- WHAT IS BEING ASKED -
Scan the lines below for the string "United". Reply with how many match, and no other words.

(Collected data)

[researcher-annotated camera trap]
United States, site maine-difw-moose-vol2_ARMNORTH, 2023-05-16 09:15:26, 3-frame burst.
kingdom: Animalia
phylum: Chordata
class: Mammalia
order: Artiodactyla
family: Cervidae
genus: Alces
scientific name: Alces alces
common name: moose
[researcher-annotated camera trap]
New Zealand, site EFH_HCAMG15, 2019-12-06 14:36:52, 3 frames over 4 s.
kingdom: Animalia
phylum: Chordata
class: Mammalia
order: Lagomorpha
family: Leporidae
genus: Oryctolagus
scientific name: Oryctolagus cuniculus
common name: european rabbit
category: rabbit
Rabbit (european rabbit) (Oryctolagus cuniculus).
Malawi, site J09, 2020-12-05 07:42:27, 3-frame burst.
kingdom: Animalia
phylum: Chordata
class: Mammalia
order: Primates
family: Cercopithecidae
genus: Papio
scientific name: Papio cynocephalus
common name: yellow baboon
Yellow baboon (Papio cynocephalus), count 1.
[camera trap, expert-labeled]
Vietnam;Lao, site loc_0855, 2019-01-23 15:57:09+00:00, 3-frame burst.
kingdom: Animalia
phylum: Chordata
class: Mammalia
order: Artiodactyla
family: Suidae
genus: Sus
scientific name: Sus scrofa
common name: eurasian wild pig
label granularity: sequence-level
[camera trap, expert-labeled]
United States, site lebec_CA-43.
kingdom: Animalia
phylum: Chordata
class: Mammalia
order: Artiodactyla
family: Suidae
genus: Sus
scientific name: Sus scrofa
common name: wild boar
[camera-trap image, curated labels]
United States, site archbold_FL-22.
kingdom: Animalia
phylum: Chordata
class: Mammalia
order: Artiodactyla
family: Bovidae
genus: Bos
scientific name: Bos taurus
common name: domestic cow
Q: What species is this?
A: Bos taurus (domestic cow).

- YOUR RESPONSE -
3